Last decision at (i, a): did the combination use coin i at all?

• No → dp[i-1][a]: same amount, one fewer coin type.
• Yes, at least once → dp[i][a - coins[i-1]]: spend one copy, and stay on row i because the coin is reusable.

dp[i][a] = dp[i - 1][a] + dp[i][a - coin]   # second term only if a >= coin

with dp[i][0] = 1 for all i (one way to make zero: take nothing). Staying on the same row for the "use it again" branch is the unbounded-knapsack signature; the 0/1 knapsack variant points that term at row i-1 instead, because each item can be used once. That single index — which row does the "take it" arrow come from — is the entire difference between the two knapsacks.
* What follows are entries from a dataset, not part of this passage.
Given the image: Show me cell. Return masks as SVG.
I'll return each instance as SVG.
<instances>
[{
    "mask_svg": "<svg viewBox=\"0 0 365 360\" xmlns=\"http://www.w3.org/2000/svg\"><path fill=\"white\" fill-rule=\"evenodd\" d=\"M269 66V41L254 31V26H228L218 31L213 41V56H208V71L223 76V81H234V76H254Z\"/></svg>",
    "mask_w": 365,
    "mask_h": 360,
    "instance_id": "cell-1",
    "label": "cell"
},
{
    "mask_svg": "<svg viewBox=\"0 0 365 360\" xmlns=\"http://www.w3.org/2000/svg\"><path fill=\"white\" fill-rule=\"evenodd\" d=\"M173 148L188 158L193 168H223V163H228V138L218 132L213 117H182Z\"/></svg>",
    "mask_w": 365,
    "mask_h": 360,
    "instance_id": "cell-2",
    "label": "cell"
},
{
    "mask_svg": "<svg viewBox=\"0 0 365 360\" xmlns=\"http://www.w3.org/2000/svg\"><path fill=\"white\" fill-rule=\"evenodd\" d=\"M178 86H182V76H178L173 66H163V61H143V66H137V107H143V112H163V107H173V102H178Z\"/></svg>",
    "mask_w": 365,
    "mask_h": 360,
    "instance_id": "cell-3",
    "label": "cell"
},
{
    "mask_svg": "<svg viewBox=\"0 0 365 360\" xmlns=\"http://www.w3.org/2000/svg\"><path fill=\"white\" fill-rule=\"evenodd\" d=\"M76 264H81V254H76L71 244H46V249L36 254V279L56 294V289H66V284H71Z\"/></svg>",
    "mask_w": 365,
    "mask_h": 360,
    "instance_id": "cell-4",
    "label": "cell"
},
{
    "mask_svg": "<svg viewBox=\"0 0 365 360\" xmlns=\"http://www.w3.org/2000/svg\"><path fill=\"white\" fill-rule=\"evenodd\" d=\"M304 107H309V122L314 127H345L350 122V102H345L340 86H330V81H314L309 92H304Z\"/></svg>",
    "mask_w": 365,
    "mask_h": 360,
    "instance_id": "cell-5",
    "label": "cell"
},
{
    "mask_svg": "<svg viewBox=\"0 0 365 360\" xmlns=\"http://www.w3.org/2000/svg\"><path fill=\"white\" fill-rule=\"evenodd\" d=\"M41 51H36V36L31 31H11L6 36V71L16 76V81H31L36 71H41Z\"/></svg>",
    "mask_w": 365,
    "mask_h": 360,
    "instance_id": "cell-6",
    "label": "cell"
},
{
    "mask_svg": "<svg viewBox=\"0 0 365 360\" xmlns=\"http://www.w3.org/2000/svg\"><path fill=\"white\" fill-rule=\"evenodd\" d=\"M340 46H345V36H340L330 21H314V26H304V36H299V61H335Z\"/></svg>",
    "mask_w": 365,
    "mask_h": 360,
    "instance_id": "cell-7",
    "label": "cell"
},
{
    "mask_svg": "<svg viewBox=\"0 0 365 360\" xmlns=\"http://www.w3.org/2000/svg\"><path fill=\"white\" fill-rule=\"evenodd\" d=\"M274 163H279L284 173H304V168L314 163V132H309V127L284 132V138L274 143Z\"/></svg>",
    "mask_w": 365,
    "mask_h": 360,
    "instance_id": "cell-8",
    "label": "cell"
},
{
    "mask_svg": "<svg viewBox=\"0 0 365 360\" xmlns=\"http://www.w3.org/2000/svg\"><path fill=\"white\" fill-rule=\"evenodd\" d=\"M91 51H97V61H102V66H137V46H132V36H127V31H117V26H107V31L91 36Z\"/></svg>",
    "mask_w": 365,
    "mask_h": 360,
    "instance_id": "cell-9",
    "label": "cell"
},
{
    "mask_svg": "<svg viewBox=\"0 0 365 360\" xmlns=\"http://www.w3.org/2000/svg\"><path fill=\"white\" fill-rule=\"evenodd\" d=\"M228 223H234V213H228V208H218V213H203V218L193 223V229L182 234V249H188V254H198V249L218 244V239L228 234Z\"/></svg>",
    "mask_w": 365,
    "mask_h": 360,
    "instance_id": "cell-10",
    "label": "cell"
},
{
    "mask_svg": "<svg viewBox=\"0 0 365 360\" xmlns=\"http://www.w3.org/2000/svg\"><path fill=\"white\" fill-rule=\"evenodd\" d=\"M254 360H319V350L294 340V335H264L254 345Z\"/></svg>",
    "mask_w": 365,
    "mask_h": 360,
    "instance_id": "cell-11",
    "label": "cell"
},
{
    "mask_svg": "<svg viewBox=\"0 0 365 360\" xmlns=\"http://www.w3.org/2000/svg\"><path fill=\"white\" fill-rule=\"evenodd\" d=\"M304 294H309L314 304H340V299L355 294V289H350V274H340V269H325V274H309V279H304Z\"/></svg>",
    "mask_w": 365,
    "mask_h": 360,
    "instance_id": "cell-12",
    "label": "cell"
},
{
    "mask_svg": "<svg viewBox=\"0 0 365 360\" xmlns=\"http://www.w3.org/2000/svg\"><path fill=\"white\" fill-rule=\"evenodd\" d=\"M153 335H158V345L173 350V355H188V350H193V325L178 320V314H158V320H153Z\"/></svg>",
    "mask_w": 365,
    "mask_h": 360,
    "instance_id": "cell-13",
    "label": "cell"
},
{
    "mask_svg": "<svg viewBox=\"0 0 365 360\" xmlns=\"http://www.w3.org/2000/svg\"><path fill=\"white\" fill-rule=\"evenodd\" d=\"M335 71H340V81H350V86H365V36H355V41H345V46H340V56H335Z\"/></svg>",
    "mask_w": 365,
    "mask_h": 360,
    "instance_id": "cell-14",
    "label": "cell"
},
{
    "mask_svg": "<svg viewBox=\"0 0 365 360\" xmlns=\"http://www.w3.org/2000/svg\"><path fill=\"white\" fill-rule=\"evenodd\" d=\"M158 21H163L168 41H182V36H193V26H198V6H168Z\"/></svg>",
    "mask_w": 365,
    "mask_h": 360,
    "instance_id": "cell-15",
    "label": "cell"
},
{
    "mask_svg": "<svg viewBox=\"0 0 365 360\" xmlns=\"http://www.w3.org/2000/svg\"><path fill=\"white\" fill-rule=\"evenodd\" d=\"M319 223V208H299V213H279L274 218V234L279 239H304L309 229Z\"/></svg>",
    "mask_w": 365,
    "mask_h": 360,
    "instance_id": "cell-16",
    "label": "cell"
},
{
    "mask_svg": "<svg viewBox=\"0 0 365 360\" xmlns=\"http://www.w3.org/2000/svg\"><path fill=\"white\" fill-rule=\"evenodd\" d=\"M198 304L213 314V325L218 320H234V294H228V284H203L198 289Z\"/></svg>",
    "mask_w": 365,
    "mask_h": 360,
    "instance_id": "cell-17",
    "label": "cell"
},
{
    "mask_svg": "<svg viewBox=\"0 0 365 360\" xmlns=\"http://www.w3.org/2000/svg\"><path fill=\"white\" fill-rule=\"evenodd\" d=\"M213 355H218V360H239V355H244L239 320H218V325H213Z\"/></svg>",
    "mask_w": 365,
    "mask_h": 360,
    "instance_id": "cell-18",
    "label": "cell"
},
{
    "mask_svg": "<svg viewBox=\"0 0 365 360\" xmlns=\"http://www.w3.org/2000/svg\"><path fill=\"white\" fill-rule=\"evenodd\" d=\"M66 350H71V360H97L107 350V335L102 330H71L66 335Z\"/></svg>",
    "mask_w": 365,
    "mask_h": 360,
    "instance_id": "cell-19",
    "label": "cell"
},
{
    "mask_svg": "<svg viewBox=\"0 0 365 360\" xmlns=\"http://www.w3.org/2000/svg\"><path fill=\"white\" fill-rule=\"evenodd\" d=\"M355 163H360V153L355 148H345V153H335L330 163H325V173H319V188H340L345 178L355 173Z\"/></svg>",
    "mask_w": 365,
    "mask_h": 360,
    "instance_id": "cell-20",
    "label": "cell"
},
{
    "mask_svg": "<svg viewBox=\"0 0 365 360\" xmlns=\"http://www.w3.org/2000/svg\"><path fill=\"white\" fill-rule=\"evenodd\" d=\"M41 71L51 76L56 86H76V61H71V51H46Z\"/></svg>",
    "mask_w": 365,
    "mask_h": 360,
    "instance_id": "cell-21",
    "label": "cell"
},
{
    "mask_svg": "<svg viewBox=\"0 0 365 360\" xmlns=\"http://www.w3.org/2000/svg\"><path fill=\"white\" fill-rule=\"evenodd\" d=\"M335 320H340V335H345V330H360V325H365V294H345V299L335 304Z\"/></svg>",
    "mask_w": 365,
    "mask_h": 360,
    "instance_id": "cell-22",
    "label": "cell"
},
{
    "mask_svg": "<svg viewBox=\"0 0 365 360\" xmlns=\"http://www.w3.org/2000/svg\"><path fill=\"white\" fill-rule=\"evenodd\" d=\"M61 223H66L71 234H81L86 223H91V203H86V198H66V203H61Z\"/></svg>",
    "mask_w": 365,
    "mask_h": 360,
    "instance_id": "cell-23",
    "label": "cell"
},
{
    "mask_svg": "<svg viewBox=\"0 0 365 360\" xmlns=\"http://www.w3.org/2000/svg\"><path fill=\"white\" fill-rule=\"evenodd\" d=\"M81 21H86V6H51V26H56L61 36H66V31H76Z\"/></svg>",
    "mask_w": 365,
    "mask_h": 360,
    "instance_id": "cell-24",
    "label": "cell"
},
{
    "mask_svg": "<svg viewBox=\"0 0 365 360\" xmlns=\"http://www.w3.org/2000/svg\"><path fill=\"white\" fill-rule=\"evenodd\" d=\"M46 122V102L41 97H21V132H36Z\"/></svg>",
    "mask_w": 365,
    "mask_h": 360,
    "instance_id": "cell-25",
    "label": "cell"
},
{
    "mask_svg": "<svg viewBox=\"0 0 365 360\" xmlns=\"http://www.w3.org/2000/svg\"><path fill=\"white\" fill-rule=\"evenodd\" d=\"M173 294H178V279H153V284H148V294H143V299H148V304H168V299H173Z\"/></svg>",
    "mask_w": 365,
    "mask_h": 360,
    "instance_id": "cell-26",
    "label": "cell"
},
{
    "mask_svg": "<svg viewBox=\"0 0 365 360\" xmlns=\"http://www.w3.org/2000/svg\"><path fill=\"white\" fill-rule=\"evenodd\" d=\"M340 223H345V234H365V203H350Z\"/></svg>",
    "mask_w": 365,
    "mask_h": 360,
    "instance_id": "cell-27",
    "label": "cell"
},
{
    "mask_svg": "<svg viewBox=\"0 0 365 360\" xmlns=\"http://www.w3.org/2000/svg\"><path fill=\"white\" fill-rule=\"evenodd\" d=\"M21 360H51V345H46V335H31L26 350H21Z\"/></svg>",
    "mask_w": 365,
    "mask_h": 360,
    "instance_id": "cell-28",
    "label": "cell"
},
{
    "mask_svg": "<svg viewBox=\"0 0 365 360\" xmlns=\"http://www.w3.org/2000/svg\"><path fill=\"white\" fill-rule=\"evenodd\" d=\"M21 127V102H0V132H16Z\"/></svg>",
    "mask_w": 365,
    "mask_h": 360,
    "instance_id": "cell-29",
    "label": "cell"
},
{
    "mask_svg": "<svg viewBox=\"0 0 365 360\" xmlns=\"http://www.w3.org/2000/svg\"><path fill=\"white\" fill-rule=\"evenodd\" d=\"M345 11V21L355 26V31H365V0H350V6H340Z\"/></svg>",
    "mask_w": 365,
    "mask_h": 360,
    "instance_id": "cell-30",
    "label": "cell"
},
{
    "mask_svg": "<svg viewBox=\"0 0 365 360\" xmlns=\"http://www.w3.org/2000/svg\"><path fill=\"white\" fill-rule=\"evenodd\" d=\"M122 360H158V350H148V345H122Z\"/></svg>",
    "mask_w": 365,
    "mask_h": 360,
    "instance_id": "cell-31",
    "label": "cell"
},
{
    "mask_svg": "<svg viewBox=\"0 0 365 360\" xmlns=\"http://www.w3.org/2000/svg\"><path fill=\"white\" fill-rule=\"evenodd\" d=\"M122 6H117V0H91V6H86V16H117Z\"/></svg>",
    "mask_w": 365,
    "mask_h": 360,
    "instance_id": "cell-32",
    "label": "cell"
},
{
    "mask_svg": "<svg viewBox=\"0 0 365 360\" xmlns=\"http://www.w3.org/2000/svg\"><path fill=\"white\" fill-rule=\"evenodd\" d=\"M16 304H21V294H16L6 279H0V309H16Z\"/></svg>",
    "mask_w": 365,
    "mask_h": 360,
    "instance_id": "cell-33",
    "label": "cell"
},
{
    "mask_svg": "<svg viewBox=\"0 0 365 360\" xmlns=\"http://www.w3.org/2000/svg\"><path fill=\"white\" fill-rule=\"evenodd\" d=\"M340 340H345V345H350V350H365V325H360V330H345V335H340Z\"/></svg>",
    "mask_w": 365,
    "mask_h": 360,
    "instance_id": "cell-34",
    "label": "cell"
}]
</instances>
Say it out loud in an interview and you'll sound like you've seen everything.

Here's the meta-skill this lesson is really about. For any 2-D DP, draw one cell and ask: which neighboring cells feed into me, and what does each arrow mean?

Now reread the problems you know: LCS is diagonal-on-match, max-of-up-and-left otherwise. Unique paths is up + left. Edit distance is all three arrows with min and a cost. Coin change II is up + a left-jump of length coin on the same row. New problem, same routine: write the state sentence, draw a cell, name the arrows. The recurrence is the arrows; the code is the recurrence plus a fill order that respects them.

And the checklist from 1-D carries over wholesale: pin base cases (usually row 0 and column 0), pick a fill order where every arrow points at an already-filled cell, locate the answer (almost always the far corner — unless the state is "ending at", in which case scan for the max), and sanity-check a 3×3 table by hand before trusting any code.

Look back at every recurrence above: dp[i][...] reads only row i and row i-1. Never row i-2. So why store n+1 rows?

Keep two rows and swap:

prev = [0] * (m + 1)
for i in range(1, n + 1):
    cur = [0] * (m + 1)
    for j in range(1, m + 1):
        if a[i - 1] == b[j - 1]:
            cur[j] = prev[j - 1] + 1
        else:
            cur[j] = max(prev[j], cur[j - 1])
    prev = cur
return prev[m]

O(n·m) time still, but O(m) space — the same rolling-window squeeze as 1-D stairs, one dimension up. Often you can go further and use a single row updated in place; the catch is direction. cur[j - 1] (left) is the current row, fine; but if the recurrence needs the old dp[i-1][j-1] you must stash it in a temp before overwriting, or iterate j in the order that preserves what you still need. Unbounded knapsack wants left-to-right (reuse allowed, reading the new row is correct); 0/1 knapsack wants right-to-left (so the "take it" arrow still reads the previous row). Getting that direction wrong is the classic one-row bug — and explaining why the direction matters is the classic way to ace the follow-up.

One caveat before you compress: if the interviewer asks you to reconstruct the actual subsequence or path, you need the full table to walk backwards through. Optimize space only after confirming they just want the number.